Piracy Shield enters the field


The new anti-piracy tool has made its debut. The 23rd matchday of the Serie A Championship, played between February 2 and 5, also marked the first round of activity for Piracy Shield, the platform developed by Sp Tech for Lega Serie A and subsequently donated to Agcom, designed to combat the illegal distribution of football matches.

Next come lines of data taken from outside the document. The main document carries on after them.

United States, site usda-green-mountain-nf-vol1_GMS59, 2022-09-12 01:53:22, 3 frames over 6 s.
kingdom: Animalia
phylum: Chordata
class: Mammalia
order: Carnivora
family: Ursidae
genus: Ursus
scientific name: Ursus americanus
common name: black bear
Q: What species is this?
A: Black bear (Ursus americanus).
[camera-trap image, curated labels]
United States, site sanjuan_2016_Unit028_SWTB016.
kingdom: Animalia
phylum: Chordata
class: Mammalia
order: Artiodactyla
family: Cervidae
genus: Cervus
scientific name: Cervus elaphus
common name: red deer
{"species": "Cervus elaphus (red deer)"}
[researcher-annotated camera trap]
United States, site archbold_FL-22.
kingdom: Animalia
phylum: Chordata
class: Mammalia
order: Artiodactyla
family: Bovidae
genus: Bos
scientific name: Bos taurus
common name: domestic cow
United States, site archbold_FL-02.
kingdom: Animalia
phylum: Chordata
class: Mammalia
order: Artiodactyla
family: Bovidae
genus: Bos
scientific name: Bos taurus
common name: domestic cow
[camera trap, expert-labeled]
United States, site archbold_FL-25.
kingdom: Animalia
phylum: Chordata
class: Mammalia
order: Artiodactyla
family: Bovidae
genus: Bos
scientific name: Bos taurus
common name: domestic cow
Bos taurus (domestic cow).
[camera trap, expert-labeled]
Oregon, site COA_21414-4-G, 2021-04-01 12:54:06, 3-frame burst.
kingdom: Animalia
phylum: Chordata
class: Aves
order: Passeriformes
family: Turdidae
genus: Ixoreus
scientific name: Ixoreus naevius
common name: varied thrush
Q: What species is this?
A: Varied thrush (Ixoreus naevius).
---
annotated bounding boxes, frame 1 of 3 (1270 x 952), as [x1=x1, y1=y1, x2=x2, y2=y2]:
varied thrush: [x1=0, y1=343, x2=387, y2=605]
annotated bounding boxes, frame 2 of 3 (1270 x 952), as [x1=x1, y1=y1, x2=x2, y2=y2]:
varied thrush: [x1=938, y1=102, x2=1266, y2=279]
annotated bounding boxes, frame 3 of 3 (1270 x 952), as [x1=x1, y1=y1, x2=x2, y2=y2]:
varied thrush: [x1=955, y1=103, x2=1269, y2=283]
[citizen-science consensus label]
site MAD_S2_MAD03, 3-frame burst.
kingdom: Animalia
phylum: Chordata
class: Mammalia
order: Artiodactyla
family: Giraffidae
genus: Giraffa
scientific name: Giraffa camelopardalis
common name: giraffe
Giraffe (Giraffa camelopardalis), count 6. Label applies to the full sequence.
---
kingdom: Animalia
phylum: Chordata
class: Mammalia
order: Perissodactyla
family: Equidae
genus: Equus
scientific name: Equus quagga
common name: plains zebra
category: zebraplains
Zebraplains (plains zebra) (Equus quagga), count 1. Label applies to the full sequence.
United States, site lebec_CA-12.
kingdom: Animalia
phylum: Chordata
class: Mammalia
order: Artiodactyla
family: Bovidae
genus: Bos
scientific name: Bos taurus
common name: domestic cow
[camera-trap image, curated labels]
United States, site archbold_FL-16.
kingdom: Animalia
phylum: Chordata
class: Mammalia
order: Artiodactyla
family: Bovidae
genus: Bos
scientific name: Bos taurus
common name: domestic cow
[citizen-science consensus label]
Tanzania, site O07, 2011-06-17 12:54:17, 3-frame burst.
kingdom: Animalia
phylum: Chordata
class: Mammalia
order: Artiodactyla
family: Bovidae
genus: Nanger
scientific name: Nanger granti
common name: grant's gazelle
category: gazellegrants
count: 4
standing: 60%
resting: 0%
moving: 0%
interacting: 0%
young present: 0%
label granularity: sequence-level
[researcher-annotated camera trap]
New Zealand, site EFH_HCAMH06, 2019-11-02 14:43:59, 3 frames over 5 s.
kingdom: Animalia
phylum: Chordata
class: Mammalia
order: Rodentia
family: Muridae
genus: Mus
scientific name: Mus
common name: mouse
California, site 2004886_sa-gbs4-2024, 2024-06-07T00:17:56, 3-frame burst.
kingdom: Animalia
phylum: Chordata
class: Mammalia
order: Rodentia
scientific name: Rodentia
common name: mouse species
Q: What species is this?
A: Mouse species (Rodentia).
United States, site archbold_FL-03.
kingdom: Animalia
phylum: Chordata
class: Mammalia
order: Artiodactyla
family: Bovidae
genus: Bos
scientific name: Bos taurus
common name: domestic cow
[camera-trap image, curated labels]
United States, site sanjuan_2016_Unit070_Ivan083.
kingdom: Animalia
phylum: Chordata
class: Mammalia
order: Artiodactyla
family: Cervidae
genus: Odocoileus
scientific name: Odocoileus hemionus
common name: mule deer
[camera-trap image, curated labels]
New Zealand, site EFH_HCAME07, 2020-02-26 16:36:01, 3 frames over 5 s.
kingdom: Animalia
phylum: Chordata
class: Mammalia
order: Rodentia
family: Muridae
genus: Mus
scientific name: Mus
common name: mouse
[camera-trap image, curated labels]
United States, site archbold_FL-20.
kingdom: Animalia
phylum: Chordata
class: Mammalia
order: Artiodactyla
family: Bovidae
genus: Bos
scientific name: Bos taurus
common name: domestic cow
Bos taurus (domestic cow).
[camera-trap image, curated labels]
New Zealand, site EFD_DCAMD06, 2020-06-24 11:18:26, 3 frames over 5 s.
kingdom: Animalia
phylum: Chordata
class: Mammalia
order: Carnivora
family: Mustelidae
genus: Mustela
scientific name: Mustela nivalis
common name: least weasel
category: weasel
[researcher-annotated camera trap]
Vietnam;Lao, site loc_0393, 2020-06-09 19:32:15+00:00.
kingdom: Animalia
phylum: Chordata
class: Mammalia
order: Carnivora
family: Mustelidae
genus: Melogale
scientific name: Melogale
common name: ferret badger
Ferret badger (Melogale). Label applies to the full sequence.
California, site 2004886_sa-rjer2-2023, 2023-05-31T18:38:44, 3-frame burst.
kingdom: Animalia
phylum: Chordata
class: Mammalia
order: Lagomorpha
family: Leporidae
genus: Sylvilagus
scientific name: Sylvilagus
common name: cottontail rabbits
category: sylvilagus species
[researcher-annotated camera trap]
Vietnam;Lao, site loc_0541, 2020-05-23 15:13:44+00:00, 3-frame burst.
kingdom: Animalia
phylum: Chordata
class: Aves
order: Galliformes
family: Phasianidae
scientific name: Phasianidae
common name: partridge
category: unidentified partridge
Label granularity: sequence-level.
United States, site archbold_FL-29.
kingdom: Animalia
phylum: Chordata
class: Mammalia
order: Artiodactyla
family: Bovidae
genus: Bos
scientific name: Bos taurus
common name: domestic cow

The system allows the rights holder to access the platform during the event and report services that are transmitting it illegally. Upon receiving the report automatically, Internet Service Providers proceed to block the pirate site within 30 minutes. The results of this first round of activity were encouraging: 65 DNS and 8 IP addresses were blocked, accompanied by a notice to viewers stating, “Access to this site, which was illegally distributing copyright-protected content, has been disabled pursuant to an order from the Authority.” Beyond the numbers, which are still quite small given the scale of the piracy problem, the debut of Piracy Shield is a strong signal of the shared will to curb a phenomenon that harms everyone—broadcasters, producers, football clubs, authors, and the audiovisual market—benefiting only organized crime. This phenomenon, by diverting resources and leading to reduced investments, indirectly affects end users as well.


Given the complexity of the process, which involves various stakeholders, there is certainly ample room for improvement, both in terms of the protocols adopted and the effectiveness of the measures implemented. However, for the first time, the entire industry has come together as a system for a common goal, alongside the legislator who wrote the laws and the regulator who codified them into a structured procedure. It should also be remembered that, although technology played a key role in this case, technology is not the only element to focus on in combating piracy: the cultural aspect is equally important, and much work remains to be done in this area.